Fear of physical and emotional intimacy when dating at a later stage of your life
What is it about intimacy that frightens you the most?
Is it the vulnerability of opening up to someone physically and emotionally?
The idea of giving away a piece of you which you tell yourself you will never get back and regret losing?
Has it been a long while since you had sex and opened up to someone?
Intimacy is one of the most satisfying experiences. Sharing your most intimate feelings, passions with someone is a wonderful way of staying happy and ending loneliness. In your fifties and sixties, your age becomes less significant and your health and approach to life play a more important part.
The secret to dealing with the fear of intimacy is to learn how to not blame only yourself for a relationship which does not end up the way you wanted it to. At the end of the day,the fear is not really of intimacy itself but rather the fear of getting hurt as a result of intimacy.

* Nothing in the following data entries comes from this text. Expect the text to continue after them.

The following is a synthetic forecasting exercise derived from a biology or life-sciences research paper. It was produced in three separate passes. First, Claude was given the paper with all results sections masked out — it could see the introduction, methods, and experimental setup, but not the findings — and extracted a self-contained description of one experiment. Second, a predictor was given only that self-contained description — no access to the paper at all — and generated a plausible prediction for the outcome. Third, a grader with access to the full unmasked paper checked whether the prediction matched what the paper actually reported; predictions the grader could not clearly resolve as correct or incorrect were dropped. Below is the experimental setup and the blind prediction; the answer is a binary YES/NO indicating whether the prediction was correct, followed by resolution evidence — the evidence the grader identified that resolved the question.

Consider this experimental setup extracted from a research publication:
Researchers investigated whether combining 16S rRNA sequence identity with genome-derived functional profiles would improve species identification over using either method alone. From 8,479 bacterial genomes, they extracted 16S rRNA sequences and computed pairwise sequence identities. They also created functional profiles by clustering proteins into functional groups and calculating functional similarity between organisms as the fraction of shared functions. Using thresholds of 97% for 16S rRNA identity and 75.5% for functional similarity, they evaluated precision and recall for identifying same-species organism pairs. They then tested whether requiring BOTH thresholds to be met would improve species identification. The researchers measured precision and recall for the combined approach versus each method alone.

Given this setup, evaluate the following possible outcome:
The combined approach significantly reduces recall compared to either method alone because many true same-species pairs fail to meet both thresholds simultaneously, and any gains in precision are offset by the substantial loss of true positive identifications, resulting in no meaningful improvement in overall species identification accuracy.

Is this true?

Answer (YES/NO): NO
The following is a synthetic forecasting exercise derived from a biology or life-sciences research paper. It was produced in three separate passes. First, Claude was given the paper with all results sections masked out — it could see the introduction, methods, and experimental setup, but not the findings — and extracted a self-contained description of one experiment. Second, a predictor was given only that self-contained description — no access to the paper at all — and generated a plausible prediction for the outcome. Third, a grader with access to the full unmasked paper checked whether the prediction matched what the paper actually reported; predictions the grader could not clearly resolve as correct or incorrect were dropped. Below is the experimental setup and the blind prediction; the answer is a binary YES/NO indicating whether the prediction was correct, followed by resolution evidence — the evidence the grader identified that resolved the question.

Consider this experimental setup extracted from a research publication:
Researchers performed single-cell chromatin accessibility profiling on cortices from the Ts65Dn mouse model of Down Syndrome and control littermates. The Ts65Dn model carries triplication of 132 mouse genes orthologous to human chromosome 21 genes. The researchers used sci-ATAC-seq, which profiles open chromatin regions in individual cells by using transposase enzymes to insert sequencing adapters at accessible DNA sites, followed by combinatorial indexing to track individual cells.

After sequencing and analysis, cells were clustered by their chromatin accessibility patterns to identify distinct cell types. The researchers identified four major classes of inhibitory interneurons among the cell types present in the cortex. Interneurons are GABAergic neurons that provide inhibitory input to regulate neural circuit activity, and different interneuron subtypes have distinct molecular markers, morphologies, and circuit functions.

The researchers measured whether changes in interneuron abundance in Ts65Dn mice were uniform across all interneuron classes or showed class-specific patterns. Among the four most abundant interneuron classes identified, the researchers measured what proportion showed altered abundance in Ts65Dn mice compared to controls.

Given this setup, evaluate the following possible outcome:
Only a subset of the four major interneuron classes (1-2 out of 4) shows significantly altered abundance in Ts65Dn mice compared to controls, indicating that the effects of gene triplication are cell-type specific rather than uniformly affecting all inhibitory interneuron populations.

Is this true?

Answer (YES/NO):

Living in fear of getting hurt and making the wrong choices will end up in you not fulfilling your true potential and enjoying life to the fullest. The experience of intimacy itself is not what triggers fear, rather the pain it may bring if it ends or is not properly appreciated by the person we have chosen to be intimate with.
When clients come to me after an intimate connection they often feel deep sadness ,loss, anger, and their self esteem gets hurt too. It is important to not lose the feeling of self worth but rather define and stand up for themselves.